(Collected data entries)

Content starts

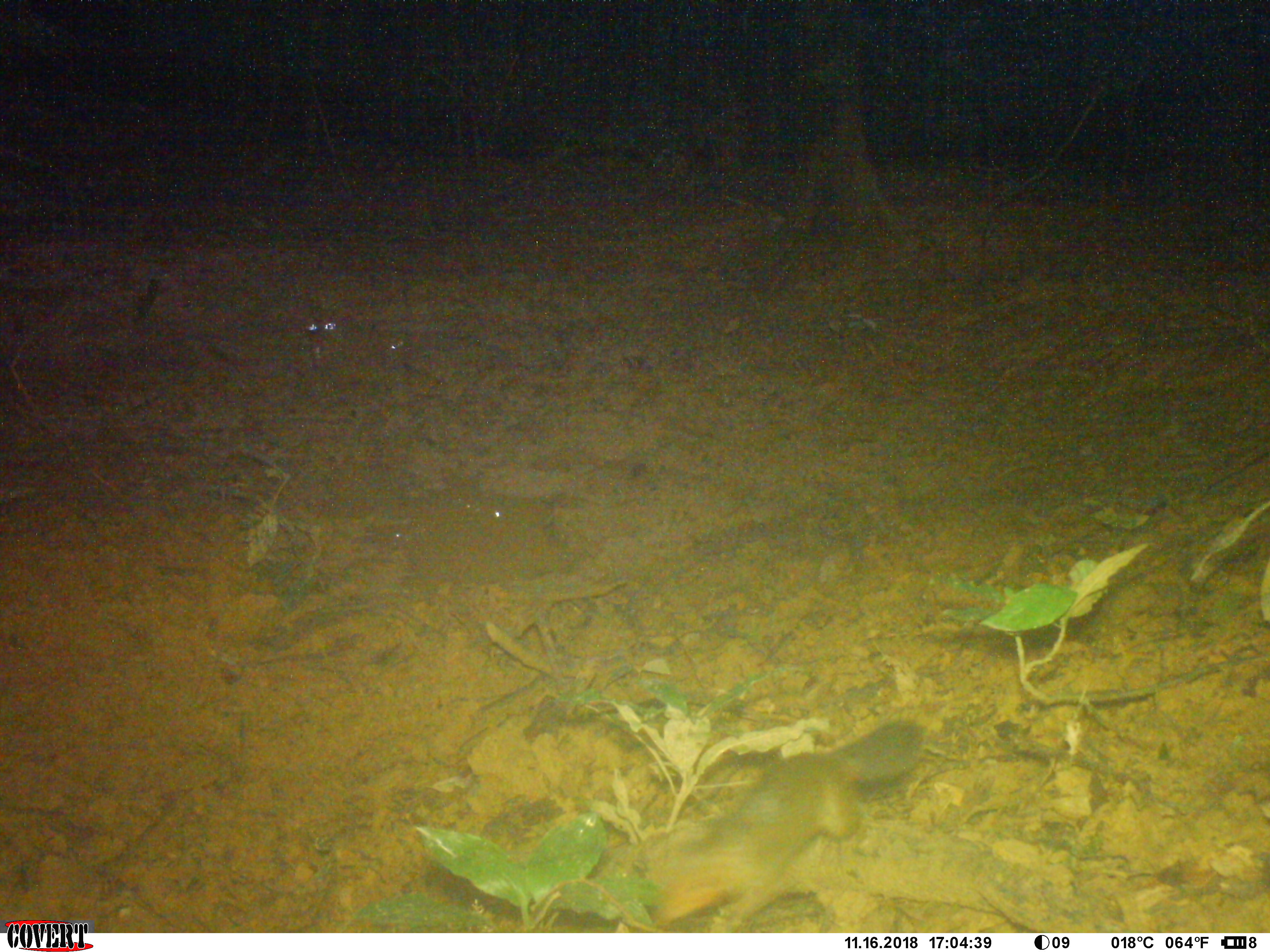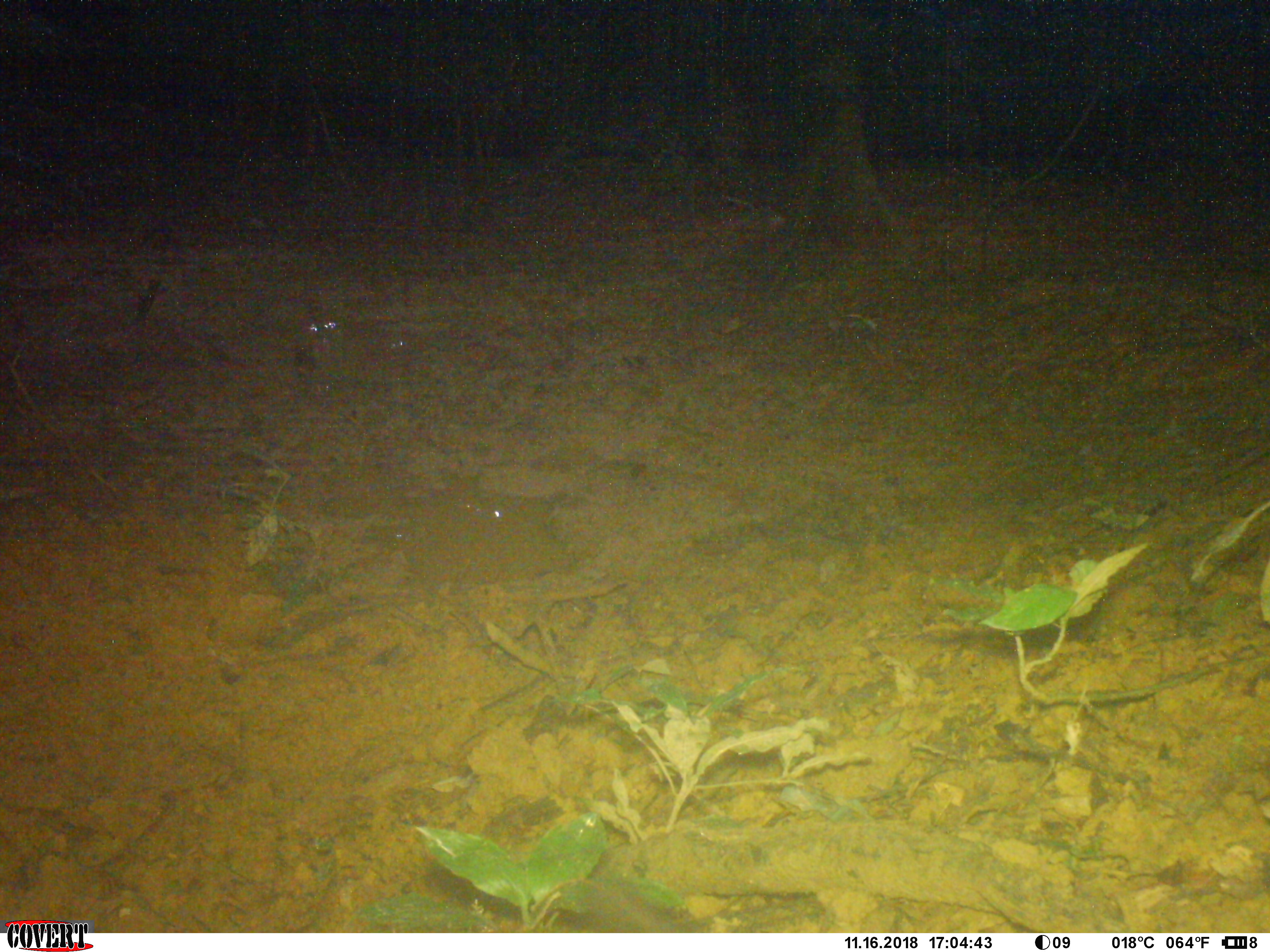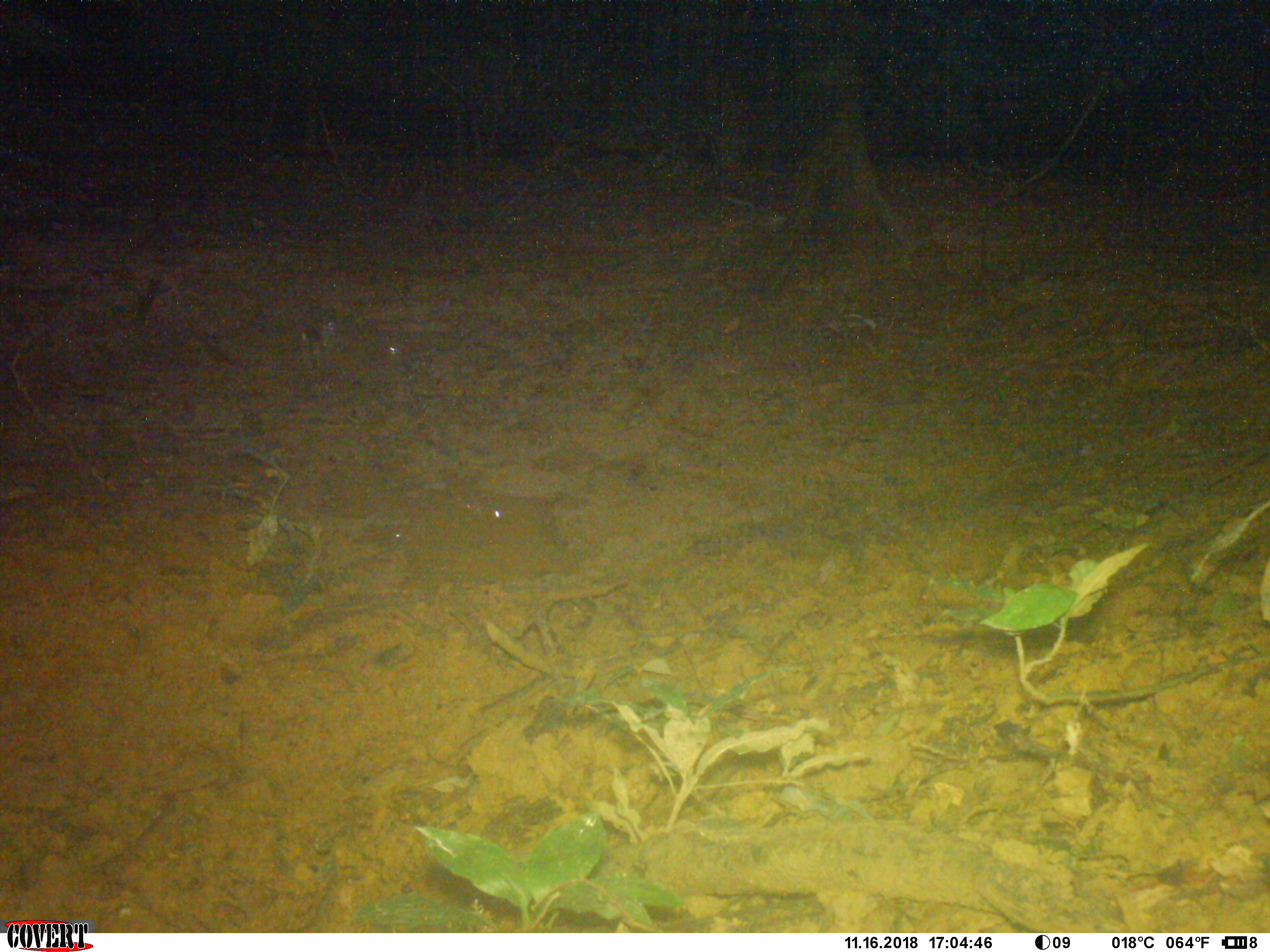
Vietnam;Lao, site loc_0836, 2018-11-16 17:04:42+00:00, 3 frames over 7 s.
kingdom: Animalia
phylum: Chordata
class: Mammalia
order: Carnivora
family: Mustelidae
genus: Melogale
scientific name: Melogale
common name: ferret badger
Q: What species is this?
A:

Content ends

Should the entries hold any pictures, please omit those and print the remaining text exactly.

◆ TASK RESPONSE:
Vietnam;Lao, site loc_0836, 2018-11-16 17:04:42+00:00, 3 frames over 7 s.
kingdom: Animalia
phylum: Chordata
class: Mammalia
order: Carnivora
family: Mustelidae
genus: Melogale
scientific name: Melogale
common name: ferret badger
Q: What species is this?
A:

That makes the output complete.